Single by The Kinks

from the album Live: The Road
- B-side: "Art Lover" (live)
- Released: 11 January 1988 (US) 16 May 1988 (UK)
- Recorded: September 1987
- Genre: Rock
- Length: 6:13
- Label: MCA
- Songwriter: Ray Davies
- Producer: Ray Davies

The Kinks singles chronology
| "Lost and Found" (1987) | "The Road" (1988) | "Down All the Days (Till 1992)" (1989) |

= The Road (The Kinks song) =

"The Road" is a song by the English rock band the Kinks, written by frontman Ray Davies, and serves as the opening track of their 1988 live album Live: The Road.

==Lyrics==

Described as "a chronicle of the band's typical touring experiences" by AllMusics Stephen Thomas Erlewine, "The Road" mentions the singer's experiences in with "bed and breakfasts and the greasy spoons ... loser bars and the noisy rooms ... [and] the casualties who did too many lines." This topic of touring has been addressed by Ray Davies multiple times prior to the writing of this song, from "This Time Tomorrow" from Lola Versus Powerman and the Moneygoround, Part One to "Life on the Road" from the album Sleepwalker.

==Release and reception==

"The Road" was released on the 1988 album, Live: The Road, where it was the song recorded in the studio (and one of the two songs on the album never before released).

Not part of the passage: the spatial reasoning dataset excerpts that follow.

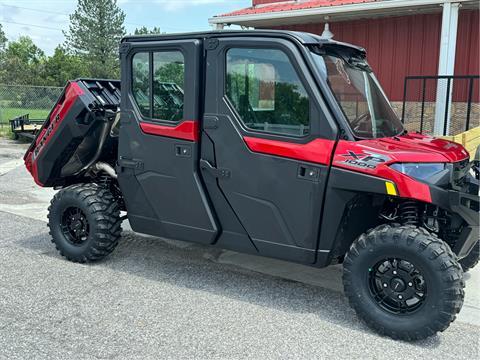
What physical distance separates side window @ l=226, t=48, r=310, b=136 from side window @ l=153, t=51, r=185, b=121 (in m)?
0.47

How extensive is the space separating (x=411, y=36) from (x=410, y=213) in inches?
306

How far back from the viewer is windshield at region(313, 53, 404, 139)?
3948mm

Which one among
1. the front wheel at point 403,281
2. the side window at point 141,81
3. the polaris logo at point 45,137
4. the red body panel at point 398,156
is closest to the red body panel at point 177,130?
the side window at point 141,81

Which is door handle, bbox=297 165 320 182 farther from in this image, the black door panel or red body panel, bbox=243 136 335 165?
the black door panel

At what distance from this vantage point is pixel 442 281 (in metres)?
3.51

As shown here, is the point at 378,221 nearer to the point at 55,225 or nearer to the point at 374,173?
the point at 374,173

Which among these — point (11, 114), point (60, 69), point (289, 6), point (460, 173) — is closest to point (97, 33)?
point (60, 69)

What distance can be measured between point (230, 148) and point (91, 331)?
177 centimetres

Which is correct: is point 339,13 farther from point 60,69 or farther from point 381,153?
point 60,69

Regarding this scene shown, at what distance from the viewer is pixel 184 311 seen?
13.5ft

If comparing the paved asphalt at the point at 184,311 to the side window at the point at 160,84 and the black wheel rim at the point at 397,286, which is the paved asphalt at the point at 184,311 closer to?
the black wheel rim at the point at 397,286

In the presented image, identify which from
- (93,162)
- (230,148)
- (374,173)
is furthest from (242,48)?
(93,162)

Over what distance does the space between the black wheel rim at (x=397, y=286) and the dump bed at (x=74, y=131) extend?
9.86 ft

However, prior to the release of Live: The Road, "The Road" saw single release in Britain (but not America). Backed with a version of "Art Lover" from Live: The Road, the single failed to chart, being the first of three consecutive singles not to chart in the United Kingdom. It has since appeared on the compilation albums Lost & Found (1986–1989) and Picture Book.

Despite citing the song as a highlight from both Live: The Road and Lost & Found (1986–1989), Stephen Thomas Erlewine said that "like the rest of [Live: The Road], the song wasn't anything special."